In the data below, locate the line containing "FREYA LONG SLEEVE" and the line containing "food photography of", then retype both and everything between them exactly. Pictures are not part of the copy.

▶ [DATA EXTRACT]:
==============================

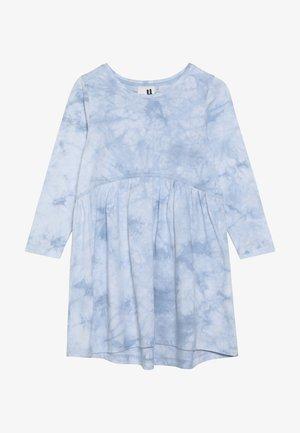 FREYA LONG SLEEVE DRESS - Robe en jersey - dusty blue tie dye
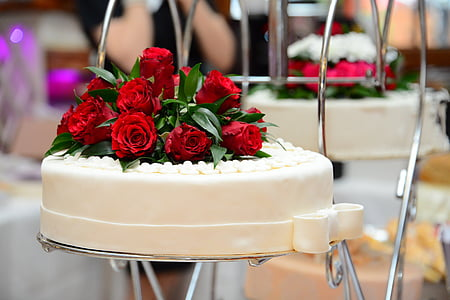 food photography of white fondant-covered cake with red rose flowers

==============================

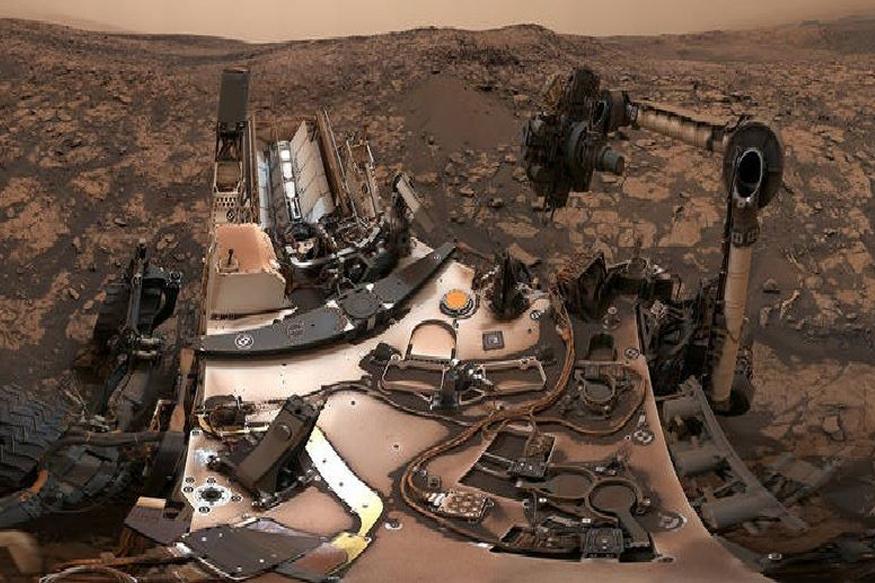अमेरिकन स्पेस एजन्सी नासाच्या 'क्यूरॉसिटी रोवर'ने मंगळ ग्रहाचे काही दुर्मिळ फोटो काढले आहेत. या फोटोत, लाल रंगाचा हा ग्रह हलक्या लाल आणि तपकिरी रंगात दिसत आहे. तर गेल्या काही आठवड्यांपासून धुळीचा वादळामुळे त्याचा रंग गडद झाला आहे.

==============================

▶ [ANSWER TO THIS TASK]:
 FREYA LONG SLEEVE DRESS - Robe en jersey - dusty blue tie dye
 food photography of white fondant-covered cake with red rose flowers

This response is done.